What to do => Reproduce each of the rows below word for word, with no changes to any line.

(Items listed in a dataset)
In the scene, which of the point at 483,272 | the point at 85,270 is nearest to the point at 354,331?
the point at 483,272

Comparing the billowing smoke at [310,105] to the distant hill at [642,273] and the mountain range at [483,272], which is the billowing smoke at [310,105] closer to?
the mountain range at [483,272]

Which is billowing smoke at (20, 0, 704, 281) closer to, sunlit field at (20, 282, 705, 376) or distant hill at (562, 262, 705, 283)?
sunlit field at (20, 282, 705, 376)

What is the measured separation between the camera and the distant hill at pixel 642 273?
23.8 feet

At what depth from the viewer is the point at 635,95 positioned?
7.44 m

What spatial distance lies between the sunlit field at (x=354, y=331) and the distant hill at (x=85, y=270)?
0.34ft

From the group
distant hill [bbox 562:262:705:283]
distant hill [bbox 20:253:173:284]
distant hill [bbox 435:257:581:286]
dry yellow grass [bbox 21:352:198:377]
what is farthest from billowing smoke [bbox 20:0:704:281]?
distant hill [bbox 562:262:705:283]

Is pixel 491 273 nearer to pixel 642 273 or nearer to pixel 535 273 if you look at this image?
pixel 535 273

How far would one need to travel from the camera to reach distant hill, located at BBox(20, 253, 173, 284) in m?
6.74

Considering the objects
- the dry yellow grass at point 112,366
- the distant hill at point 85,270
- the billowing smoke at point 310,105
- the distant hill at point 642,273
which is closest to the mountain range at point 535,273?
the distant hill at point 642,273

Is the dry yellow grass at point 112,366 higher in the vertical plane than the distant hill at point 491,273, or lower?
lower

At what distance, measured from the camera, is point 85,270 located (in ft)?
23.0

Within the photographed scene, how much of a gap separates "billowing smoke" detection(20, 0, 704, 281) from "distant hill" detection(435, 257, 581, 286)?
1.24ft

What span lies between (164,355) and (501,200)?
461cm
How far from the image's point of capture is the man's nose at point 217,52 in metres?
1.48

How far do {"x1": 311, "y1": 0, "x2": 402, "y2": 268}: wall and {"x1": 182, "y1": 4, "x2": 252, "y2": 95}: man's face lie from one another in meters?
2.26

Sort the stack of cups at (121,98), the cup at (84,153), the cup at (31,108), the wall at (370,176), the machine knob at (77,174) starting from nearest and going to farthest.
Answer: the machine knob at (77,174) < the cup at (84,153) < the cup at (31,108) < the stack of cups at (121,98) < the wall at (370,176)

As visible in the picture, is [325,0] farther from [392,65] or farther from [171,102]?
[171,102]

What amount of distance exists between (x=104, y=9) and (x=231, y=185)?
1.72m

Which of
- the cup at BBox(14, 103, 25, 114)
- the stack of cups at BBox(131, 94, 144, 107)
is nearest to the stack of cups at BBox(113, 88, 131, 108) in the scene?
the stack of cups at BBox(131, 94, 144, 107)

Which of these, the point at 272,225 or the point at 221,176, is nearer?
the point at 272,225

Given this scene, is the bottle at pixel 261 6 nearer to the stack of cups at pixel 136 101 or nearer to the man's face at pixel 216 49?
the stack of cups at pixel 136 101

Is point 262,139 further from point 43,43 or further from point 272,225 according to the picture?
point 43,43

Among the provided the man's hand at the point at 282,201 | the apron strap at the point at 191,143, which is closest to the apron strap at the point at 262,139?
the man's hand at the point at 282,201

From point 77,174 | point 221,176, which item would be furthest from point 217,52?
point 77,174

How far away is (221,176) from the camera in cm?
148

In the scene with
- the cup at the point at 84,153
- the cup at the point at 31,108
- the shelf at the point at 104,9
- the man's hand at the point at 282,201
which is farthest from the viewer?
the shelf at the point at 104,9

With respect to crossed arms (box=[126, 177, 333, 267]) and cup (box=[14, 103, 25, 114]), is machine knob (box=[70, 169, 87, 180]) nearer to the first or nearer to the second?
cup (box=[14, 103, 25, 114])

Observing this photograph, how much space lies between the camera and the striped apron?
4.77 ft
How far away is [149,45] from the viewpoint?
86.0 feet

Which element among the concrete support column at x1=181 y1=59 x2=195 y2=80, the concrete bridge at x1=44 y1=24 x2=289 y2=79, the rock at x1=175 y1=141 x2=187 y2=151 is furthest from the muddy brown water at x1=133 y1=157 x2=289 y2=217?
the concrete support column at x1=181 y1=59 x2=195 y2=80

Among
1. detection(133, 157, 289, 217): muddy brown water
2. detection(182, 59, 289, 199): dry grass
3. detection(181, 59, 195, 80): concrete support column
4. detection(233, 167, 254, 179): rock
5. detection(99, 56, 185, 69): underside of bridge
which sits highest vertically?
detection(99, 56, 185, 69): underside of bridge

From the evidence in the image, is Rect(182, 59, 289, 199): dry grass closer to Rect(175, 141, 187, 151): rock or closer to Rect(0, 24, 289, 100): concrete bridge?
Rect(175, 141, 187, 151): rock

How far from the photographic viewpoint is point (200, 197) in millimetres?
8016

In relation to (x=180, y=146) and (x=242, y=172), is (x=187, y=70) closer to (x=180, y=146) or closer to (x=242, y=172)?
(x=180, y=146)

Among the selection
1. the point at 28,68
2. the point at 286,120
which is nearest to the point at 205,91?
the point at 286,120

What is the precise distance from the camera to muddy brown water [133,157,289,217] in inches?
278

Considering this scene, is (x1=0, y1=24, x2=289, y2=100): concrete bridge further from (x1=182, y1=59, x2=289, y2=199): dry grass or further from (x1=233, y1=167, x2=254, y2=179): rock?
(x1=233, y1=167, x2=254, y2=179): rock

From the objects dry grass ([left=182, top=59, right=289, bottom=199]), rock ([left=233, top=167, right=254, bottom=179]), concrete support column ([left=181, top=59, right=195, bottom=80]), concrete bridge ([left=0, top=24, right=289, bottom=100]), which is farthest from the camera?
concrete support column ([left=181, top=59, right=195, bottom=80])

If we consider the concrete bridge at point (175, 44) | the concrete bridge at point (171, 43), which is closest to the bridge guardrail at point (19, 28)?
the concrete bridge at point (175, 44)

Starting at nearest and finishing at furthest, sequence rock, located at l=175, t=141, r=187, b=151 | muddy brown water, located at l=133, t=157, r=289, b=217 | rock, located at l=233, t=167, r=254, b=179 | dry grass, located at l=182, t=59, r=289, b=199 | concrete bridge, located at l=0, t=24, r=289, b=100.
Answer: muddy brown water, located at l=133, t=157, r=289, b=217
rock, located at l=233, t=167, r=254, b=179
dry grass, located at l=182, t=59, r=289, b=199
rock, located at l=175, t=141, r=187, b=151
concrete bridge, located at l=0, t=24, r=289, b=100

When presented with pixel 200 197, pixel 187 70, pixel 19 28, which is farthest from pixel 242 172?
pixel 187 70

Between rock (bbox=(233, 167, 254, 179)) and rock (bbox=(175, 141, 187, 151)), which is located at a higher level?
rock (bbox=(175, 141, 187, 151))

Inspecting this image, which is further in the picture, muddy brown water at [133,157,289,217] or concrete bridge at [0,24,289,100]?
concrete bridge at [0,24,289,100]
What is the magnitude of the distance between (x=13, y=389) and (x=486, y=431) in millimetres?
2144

Result of this task =>
In the scene, which of the point at 483,272 | the point at 85,270 is nearest to the point at 354,331?
the point at 483,272

Comparing the billowing smoke at [310,105] to the distant hill at [642,273] and the mountain range at [483,272], which is the billowing smoke at [310,105] closer to?
the mountain range at [483,272]

Which is billowing smoke at (20, 0, 704, 281) closer to, sunlit field at (20, 282, 705, 376) or distant hill at (562, 262, 705, 283)?
sunlit field at (20, 282, 705, 376)

What is the measured separation between the camera and the distant hill at pixel 642 273?
23.8 feet

At what depth from the viewer is the point at 635,95 positioned?
7.44 m

What spatial distance lies between the sunlit field at (x=354, y=331) and the distant hill at (x=85, y=270)?
0.34ft

From the group
distant hill [bbox 562:262:705:283]
distant hill [bbox 20:253:173:284]
distant hill [bbox 435:257:581:286]
dry yellow grass [bbox 21:352:198:377]
what is farthest from billowing smoke [bbox 20:0:704:281]?
distant hill [bbox 562:262:705:283]

Is pixel 491 273 nearer to pixel 642 273 or nearer to pixel 535 273 if you look at this image?
pixel 535 273

How far would one need to travel from the camera to reach distant hill, located at BBox(20, 253, 173, 284) in m?
6.74

Considering the objects
- the dry yellow grass at point 112,366
- the distant hill at point 85,270
- the billowing smoke at point 310,105
- the distant hill at point 642,273
which is closest to the mountain range at point 535,273?
the distant hill at point 642,273

Is the dry yellow grass at point 112,366 higher in the vertical plane than the distant hill at point 491,273, or lower?
lower

At what distance, measured from the camera, is point 85,270 located (in ft)?
23.0

Within the photographed scene, how much of a gap separates "billowing smoke" detection(20, 0, 704, 281) from "distant hill" detection(435, 257, 581, 286)?
1.24ft

What span lies between (164,355) and (501,200)?
461cm
How far from the image's point of capture is the man's nose at point 217,52 in metres?
1.48

How far do {"x1": 311, "y1": 0, "x2": 402, "y2": 268}: wall and {"x1": 182, "y1": 4, "x2": 252, "y2": 95}: man's face lie from one another in meters?
2.26

Sort the stack of cups at (121,98), the cup at (84,153), the cup at (31,108), the wall at (370,176), the machine knob at (77,174) starting from nearest and going to farthest.
Answer: the machine knob at (77,174) < the cup at (84,153) < the cup at (31,108) < the stack of cups at (121,98) < the wall at (370,176)

As visible in the picture, is [325,0] farther from [392,65] or farther from [171,102]?
[171,102]

What amount of distance exists between (x=104, y=9) and (x=231, y=185)?
1.72m

Which of
- the cup at BBox(14, 103, 25, 114)
- the stack of cups at BBox(131, 94, 144, 107)
is nearest to the stack of cups at BBox(113, 88, 131, 108) in the scene?
the stack of cups at BBox(131, 94, 144, 107)

Which of these, the point at 272,225 or the point at 221,176, is nearer?
the point at 272,225

Given this scene, is the bottle at pixel 261 6 nearer to the stack of cups at pixel 136 101 or nearer to the man's face at pixel 216 49?
the stack of cups at pixel 136 101

Is point 262,139 further from point 43,43 or further from point 272,225 according to the picture?
point 43,43

Among the provided the man's hand at the point at 282,201 | the apron strap at the point at 191,143, which is closest to the apron strap at the point at 262,139?
the man's hand at the point at 282,201

From point 77,174 | point 221,176, which item would be furthest from point 217,52?
point 77,174

How far away is (221,176) from the camera in cm?
148

In the scene with
- the cup at the point at 84,153
- the cup at the point at 31,108
- the shelf at the point at 104,9
- the man's hand at the point at 282,201
which is farthest from the viewer?
the shelf at the point at 104,9

With respect to crossed arms (box=[126, 177, 333, 267]) and cup (box=[14, 103, 25, 114]), is machine knob (box=[70, 169, 87, 180]) nearer to the first or nearer to the second?
cup (box=[14, 103, 25, 114])

Observing this photograph, how much space lies between the camera and the striped apron?
4.77 ft
How far away is [149,45] from the viewpoint?
86.0 feet

Which element among the concrete support column at x1=181 y1=59 x2=195 y2=80, the concrete bridge at x1=44 y1=24 x2=289 y2=79, the rock at x1=175 y1=141 x2=187 y2=151 is furthest from the muddy brown water at x1=133 y1=157 x2=289 y2=217?
the concrete support column at x1=181 y1=59 x2=195 y2=80

Among
1. detection(133, 157, 289, 217): muddy brown water
2. detection(182, 59, 289, 199): dry grass
3. detection(181, 59, 195, 80): concrete support column
4. detection(233, 167, 254, 179): rock
5. detection(99, 56, 185, 69): underside of bridge
which sits highest vertically?
detection(99, 56, 185, 69): underside of bridge

From the evidence in the image, is Rect(182, 59, 289, 199): dry grass closer to Rect(175, 141, 187, 151): rock or closer to Rect(0, 24, 289, 100): concrete bridge?
Rect(175, 141, 187, 151): rock

How far from the photographic viewpoint is point (200, 197) in millimetres?
8016

In relation to (x=180, y=146) and (x=242, y=172), is (x=187, y=70) closer to (x=180, y=146) or closer to (x=242, y=172)?
(x=180, y=146)

Among the selection
1. the point at 28,68
2. the point at 286,120
which is nearest to the point at 205,91?
the point at 286,120

What is the precise distance from the camera to muddy brown water [133,157,289,217] in inches?
278

Considering this scene, is (x1=0, y1=24, x2=289, y2=100): concrete bridge further from (x1=182, y1=59, x2=289, y2=199): dry grass or further from (x1=233, y1=167, x2=254, y2=179): rock?
(x1=233, y1=167, x2=254, y2=179): rock

From the objects dry grass ([left=182, top=59, right=289, bottom=199]), rock ([left=233, top=167, right=254, bottom=179]), concrete support column ([left=181, top=59, right=195, bottom=80]), concrete bridge ([left=0, top=24, right=289, bottom=100]), which is farthest from the camera?
concrete support column ([left=181, top=59, right=195, bottom=80])

If we consider the concrete bridge at point (175, 44) | the concrete bridge at point (171, 43), which is closest to the bridge guardrail at point (19, 28)?
the concrete bridge at point (175, 44)

Starting at nearest and finishing at furthest, sequence rock, located at l=175, t=141, r=187, b=151 | muddy brown water, located at l=133, t=157, r=289, b=217 | rock, located at l=233, t=167, r=254, b=179 | dry grass, located at l=182, t=59, r=289, b=199 | concrete bridge, located at l=0, t=24, r=289, b=100.
Answer: muddy brown water, located at l=133, t=157, r=289, b=217
rock, located at l=233, t=167, r=254, b=179
dry grass, located at l=182, t=59, r=289, b=199
rock, located at l=175, t=141, r=187, b=151
concrete bridge, located at l=0, t=24, r=289, b=100

When presented with pixel 200 197, pixel 187 70, pixel 19 28, which is farthest from pixel 242 172?
pixel 187 70

Between rock (bbox=(233, 167, 254, 179)) and rock (bbox=(175, 141, 187, 151)), which is located at a higher level?
rock (bbox=(175, 141, 187, 151))

Inspecting this image, which is further in the picture, muddy brown water at [133,157,289,217] or concrete bridge at [0,24,289,100]?
concrete bridge at [0,24,289,100]
What is the magnitude of the distance between (x=13, y=389) and (x=486, y=431) in millimetres?
2144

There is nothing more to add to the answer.